■ What you should do
Copy out the text below on Delta Air Lines' premium travel business word for word, in full.

■ Supplied text
-------
The case for buying stock in Delta Air Lines (DAL 9.83%) isn't just based on its exposure to the ongoing recovery of the travel industry. It's also about Delta's focus on the premium travel market and its burgeoning credit card remuneration and loyalty program. The good news is that there's hard evidence of a return to solid growth in premium traffic, which is a significant plus for Delta's growth plans.
Delta's premium focus
Delta investors already know that its premium (business and first class) revenue is growing at an impressive rate. Delta's premium product ticket revenue grew 10% in the first quarter, compared to a 4% increase in its main cabin ticket revenue. Not only do premium travelers generate more revenue per passenger-kilometer, they generate higher margins than main cabin travelers.
The increase in premium revenue is part of a trend. Delta's premium revenue of $19 billion in 2023 represented 35% of its total revenue, compared to $10 billion in 2014, which represented 24% of total revenue. Moreover, it isn't just about growing premium cabin revenue per se, because attracting and maintaining premium customers is a significant benefit to the growth of its SkyMiles loyalty program and its co-brand American Express credit cards.
Management aims to grow its premium revenue to 37% of sales over the long term, with loyalty/other contributing 23% and the main cabin 40%. This represents a significant shift from 2014, when the main cabin contributed 56% and loyalty/other just 20%.
Delta will get there by attracting premium travelers. This will help grow American Express' remuneration to Delta through the use of co-brand credit cards, which now account for about 1% of the U.S. gross domestic product.
The importance of the premium traveler to Delta's loyalty revenue was highlighted in the first quarter, when "loyalty revenue grew 12% on continued strength in the American Express co-brand portfolio with record quarterly remuneration of $1.7 billion" and "we saw card applications reach new records as we are seeing the highest premium acquisition mix in our program's history," according to company president Glen Hauenstein on the earnings call.
-------
■ Provided information
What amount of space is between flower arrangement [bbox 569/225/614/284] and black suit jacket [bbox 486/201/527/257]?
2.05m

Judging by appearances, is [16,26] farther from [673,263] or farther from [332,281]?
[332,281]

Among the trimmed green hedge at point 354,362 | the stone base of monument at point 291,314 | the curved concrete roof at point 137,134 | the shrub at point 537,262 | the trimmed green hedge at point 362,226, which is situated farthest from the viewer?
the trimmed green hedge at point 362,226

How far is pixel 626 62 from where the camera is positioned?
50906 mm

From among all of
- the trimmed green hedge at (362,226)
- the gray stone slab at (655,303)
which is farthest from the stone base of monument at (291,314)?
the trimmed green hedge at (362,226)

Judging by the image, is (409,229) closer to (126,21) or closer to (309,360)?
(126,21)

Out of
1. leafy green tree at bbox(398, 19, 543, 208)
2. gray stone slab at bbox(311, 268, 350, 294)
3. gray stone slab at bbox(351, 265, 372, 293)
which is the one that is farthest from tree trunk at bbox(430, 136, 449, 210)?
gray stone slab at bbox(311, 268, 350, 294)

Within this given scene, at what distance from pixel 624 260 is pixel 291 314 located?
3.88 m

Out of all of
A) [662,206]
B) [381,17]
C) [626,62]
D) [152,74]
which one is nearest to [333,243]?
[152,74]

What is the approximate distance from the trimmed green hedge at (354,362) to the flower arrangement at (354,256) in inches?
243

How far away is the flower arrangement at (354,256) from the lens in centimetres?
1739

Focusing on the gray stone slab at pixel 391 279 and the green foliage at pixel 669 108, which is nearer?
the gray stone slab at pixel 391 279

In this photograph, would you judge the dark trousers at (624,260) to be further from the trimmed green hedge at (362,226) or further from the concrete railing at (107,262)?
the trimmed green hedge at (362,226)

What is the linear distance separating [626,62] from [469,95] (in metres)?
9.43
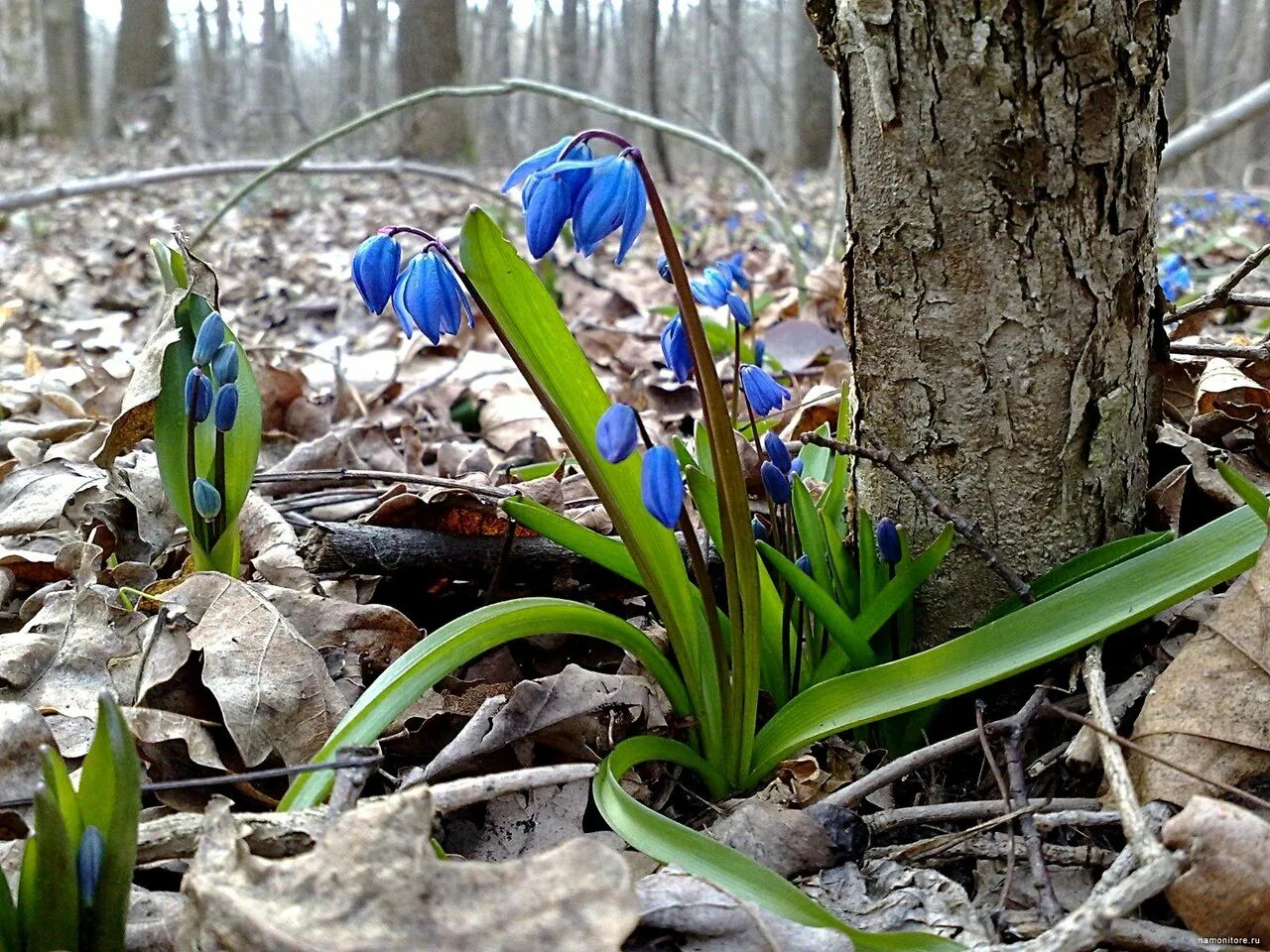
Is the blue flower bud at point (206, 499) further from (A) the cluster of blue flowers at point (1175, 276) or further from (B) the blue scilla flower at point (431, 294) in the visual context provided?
(A) the cluster of blue flowers at point (1175, 276)

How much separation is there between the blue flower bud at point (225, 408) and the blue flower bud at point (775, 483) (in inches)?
31.9

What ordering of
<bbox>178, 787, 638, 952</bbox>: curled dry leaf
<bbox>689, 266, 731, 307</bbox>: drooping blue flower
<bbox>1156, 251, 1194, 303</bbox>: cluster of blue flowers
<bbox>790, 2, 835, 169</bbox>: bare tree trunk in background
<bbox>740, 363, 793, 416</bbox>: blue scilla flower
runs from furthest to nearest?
<bbox>790, 2, 835, 169</bbox>: bare tree trunk in background, <bbox>1156, 251, 1194, 303</bbox>: cluster of blue flowers, <bbox>689, 266, 731, 307</bbox>: drooping blue flower, <bbox>740, 363, 793, 416</bbox>: blue scilla flower, <bbox>178, 787, 638, 952</bbox>: curled dry leaf

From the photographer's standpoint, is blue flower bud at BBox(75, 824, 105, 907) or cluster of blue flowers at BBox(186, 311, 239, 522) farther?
cluster of blue flowers at BBox(186, 311, 239, 522)

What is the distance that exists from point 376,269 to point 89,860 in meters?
0.72

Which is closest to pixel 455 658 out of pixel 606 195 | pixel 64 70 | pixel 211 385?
pixel 606 195

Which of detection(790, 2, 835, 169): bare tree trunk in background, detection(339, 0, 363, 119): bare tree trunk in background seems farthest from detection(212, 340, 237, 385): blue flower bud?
detection(339, 0, 363, 119): bare tree trunk in background

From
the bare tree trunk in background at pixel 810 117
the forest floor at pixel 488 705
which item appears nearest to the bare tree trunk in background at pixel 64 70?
the bare tree trunk in background at pixel 810 117

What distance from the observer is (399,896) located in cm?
92

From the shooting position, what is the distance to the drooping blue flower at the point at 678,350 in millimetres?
1430

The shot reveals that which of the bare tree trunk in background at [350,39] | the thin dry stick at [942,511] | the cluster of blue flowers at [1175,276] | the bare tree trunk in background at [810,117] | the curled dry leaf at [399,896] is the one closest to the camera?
the curled dry leaf at [399,896]

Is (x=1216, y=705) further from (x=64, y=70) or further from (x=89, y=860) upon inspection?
(x=64, y=70)

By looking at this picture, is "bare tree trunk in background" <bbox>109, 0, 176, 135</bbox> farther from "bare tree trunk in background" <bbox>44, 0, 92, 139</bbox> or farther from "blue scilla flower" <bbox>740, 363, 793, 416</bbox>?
"blue scilla flower" <bbox>740, 363, 793, 416</bbox>

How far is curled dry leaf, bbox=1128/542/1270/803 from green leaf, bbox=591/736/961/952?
39 cm

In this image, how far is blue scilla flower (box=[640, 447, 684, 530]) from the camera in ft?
3.77
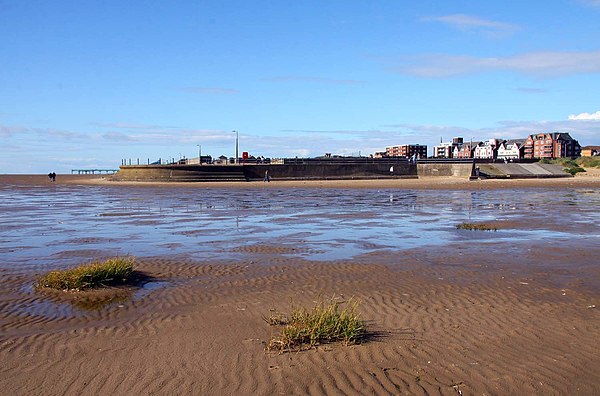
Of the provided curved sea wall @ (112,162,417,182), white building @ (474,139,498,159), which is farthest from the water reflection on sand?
white building @ (474,139,498,159)

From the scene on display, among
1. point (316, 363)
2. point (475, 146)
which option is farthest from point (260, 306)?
point (475, 146)

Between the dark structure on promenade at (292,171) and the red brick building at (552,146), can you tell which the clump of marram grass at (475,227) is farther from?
the red brick building at (552,146)

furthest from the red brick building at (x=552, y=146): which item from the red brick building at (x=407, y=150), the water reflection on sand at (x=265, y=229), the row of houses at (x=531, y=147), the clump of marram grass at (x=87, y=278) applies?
the clump of marram grass at (x=87, y=278)

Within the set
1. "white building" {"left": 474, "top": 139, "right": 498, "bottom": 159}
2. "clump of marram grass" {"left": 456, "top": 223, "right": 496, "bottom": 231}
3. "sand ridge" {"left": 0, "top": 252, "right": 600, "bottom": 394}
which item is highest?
"white building" {"left": 474, "top": 139, "right": 498, "bottom": 159}

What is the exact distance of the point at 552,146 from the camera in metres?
148

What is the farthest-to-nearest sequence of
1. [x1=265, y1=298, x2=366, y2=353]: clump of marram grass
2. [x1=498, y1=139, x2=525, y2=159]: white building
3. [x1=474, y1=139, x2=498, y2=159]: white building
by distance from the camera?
[x1=474, y1=139, x2=498, y2=159]: white building < [x1=498, y1=139, x2=525, y2=159]: white building < [x1=265, y1=298, x2=366, y2=353]: clump of marram grass

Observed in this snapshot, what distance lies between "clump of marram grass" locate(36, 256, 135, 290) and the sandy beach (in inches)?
13.6

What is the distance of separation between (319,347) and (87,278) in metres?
5.23

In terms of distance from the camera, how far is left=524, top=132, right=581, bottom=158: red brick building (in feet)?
481

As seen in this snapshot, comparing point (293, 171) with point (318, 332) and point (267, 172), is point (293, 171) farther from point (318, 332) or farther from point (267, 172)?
point (318, 332)

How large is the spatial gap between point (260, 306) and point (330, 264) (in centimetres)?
393

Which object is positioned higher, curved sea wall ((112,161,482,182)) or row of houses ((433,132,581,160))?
row of houses ((433,132,581,160))

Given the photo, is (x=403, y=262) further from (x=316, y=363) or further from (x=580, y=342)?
(x=316, y=363)

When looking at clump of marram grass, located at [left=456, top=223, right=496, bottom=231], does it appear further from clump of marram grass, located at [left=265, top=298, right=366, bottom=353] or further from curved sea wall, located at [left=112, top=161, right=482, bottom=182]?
curved sea wall, located at [left=112, top=161, right=482, bottom=182]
-------
■ Worked solution
The case for buying stock in Delta Air Lines (DAL 9.83%) isn't just based on its exposure to the ongoing recovery of the travel industry. It's also about Delta's focus on the premium travel market and its burgeoning credit card remuneration and loyalty program. The good news is that there's hard evidence of a return to solid growth in premium traffic, which is a significant plus for Delta's growth plans.
Delta's premium focus
Delta investors already know that its premium (business and first class) revenue is growing at an impressive rate. Delta's premium product ticket revenue grew 10% in the first quarter, compared to a 4% increase in its main cabin ticket revenue. Not only do premium travelers generate more revenue per passenger-kilometer, they generate higher margins than main cabin travelers.
The increase in premium revenue is part of a trend. Delta's premium revenue of $19 billion in 2023 represented 35% of its total revenue, compared to $10 billion in 2014, which represented 24% of total revenue. Moreover, it isn't just about growing premium cabin revenue per se, because attracting and maintaining premium customers is a significant benefit to the growth of its SkyMiles loyalty program and its co-brand American Express credit cards.
Management aims to grow its premium revenue to 37% of sales over the long term, with loyalty/other contributing 23% and the main cabin 40%. This represents a significant shift from 2014, when the main cabin contributed 56% and loyalty/other just 20%.
Delta will get there by attracting premium travelers. This will help grow American Express' remuneration to Delta through the use of co-brand credit cards, which now account for about 1% of the U.S. gross domestic product.
The importance of the premium traveler to Delta's loyalty revenue was highlighted in the first quarter, when "loyalty revenue grew 12% on continued strength in the American Express co-brand portfolio with record quarterly remuneration of $1.7 billion" and "we saw card applications reach new records as we are seeing the highest premium acquisition mix in our program's history," according to company president Glen Hauenstein on the earnings call.